SET TASK 1
Using the bead-on-a-circle text, say whether each statement agrees with it. For each, answer yes or no and quote the words that decide it.
(a) Friction is limiting while the bead moves.
(b) The angle θ is measured from the upward vertical.
(c) The second method looks for the time when α reaches π/2.

SOURCE EXTRACT
A Bead on a Circle (with Gravity)

If the radial line to the bead makes an angle $\theta$ with the downward vertical, the equations of motion of the bead are $mR\dot{\theta}^2 \; = \; N - mg\cos\theta \hspace{3cm} mR \ddot{\theta} \; = \; F - mg\sin\theta$ where $N$ and $F$ are the normal reaction and friction force acting on the bead. Since friction is limiting while motion occurs, $F = \mu N$ . Thus we obtain the equation $\begin{aligned} mR\ddot{\theta} + mg\sin\theta & = \; \mu\big(mR\dot{\theta}^2 + mg\cos\theta\big) \\ R\big(\ddot{\theta} - \mu\dot{\theta}^2\big) & = \; g\big(\mu\cos\theta - \sin\theta\big) \\ R\frac{d}{d\theta}\big[\tfrac12\dot{\theta}^2 e^{-2\mu \theta}\big] & = \; g(\mu\cos\theta - \sin\theta)e^{-2\mu\theta} \\ & = \; \frac{g}{1 + 4\mu^2}\frac{d}{d\theta}\left[\left((1 - 2\mu^2)\cos\theta + 3\mu\sin\theta\right)e^{-2\mu\theta}\right] \end{aligned}$ and hence, given the initial conditions $\dot{\theta}^2 \; = \; F_\mu(\theta) \; = \; \frac{2g}{R(1 + 4\mu^2)}\left[(1 - 2\mu^2)\cos\theta + 3\mu\sin\theta\right] + \left(\frac{v_0^2}{R^2} - \frac{6\mu g}{R(1 + 4\mu^2)}\right)e^{-\mu(\pi-2\theta)}$ Thus the time taken to reach the bottom is $T(\mu) \; = \; \int_0^{\frac12\pi} \frac{d\theta}{\sqrt{F_\mu(\theta)}}$ Numerical calculations give us that $t_1 \; = \; T(0) \; = \; 0.623225 \hspace{2cm} t_2 \; = \; T(0.4) \; = \; 0.849012$ and hence $\frac{t_2}{t_1} \; = \; \boxed{1.36229}$

This problem requires the numerical integration of

$\ddot{\alpha}= -\mu(\dot{\alpha}^2+\frac{g}{R} \sin \alpha)+\frac{g}{R} \cos \alpha$

with the initial condition of $\dot{\alpha}=v_0/R$ at $\alpha=0$ , and look for the time when $\alpha=\pi/2$ .

SET TASK 2
Rewrite the rows starting with the line with "Which is further" and going on through the end of the rows, replacing "nearer" with "closer" and keeping everything else the same.

DATA LISTING
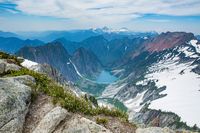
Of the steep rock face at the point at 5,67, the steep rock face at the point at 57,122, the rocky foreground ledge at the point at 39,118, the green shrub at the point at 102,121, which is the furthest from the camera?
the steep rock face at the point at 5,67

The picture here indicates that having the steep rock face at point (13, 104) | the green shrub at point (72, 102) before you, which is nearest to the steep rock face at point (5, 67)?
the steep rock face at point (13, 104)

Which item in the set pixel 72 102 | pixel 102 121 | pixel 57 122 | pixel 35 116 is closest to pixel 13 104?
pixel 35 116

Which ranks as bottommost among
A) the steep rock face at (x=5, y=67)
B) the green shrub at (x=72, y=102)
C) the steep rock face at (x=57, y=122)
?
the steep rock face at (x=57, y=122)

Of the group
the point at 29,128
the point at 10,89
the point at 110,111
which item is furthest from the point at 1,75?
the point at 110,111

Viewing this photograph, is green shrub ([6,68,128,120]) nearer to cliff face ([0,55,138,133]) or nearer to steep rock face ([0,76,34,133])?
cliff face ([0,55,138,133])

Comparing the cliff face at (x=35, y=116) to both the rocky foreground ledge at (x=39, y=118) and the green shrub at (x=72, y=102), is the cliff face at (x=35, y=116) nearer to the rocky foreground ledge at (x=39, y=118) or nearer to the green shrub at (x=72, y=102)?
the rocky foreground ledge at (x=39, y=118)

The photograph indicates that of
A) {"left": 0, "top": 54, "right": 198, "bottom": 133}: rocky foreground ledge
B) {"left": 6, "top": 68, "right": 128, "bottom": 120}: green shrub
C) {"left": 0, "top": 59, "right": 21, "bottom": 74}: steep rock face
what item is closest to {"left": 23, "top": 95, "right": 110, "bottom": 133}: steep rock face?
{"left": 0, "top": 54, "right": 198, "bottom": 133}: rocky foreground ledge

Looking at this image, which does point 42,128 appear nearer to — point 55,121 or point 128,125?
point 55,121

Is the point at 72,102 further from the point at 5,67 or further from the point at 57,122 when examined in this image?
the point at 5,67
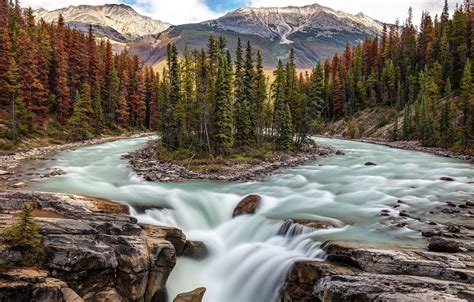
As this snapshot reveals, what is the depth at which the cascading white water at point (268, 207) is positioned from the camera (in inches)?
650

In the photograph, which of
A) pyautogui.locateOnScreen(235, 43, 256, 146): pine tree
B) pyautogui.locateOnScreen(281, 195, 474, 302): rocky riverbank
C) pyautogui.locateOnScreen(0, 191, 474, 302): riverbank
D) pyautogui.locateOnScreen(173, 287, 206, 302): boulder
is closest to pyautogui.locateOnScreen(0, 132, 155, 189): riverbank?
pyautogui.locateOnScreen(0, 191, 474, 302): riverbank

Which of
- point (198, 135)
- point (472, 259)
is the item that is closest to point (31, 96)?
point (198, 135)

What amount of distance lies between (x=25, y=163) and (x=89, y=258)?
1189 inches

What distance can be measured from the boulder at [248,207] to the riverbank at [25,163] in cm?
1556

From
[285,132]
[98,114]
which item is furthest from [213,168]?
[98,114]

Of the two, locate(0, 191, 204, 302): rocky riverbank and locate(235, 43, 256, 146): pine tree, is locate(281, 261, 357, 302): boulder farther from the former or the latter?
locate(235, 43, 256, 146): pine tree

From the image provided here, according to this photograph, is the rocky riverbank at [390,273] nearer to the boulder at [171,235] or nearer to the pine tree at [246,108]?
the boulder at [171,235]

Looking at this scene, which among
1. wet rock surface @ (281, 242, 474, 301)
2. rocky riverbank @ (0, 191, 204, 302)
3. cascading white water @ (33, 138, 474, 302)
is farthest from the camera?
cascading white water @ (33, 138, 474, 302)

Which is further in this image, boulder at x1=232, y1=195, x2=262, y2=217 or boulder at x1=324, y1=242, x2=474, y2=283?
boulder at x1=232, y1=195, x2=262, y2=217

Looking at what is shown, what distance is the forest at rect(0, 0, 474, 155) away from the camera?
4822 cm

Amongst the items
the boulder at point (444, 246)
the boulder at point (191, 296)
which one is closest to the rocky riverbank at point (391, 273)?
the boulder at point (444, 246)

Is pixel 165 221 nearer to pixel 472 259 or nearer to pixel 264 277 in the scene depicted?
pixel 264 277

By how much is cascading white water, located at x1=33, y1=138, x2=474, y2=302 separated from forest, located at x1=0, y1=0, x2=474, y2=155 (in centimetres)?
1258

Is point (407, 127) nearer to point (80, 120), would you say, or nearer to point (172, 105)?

TASK ANSWER 1
(a) Yes: "Since friction is limiting while motion occurs, $F = \mu N$"
(b) No: "makes an angle $\theta$ with the downward vertical"
(c) Yes: "look for the time when $\alpha=\pi/2$"

TASK ANSWER 2
Which is further in this image, boulder at x1=232, y1=195, x2=262, y2=217 or boulder at x1=324, y1=242, x2=474, y2=283?
boulder at x1=232, y1=195, x2=262, y2=217

Looking at what is shown, what distance is the forest at rect(0, 0, 474, 155) away from the camera?
4822 cm

Amongst the items
the boulder at point (444, 246)
the boulder at point (191, 296)
which one is closest to the rocky riverbank at point (391, 273)?
the boulder at point (444, 246)

Is pixel 165 221 closer to pixel 472 259 or closer to pixel 264 277 in the scene depicted?
pixel 264 277

By how much is cascading white water, located at x1=33, y1=138, x2=474, y2=302 separated from forest, located at x1=0, y1=0, x2=474, y2=155 (in centimetres)?
1258

Is point (407, 127) closer to point (80, 120), would you say, or closer to point (172, 105)?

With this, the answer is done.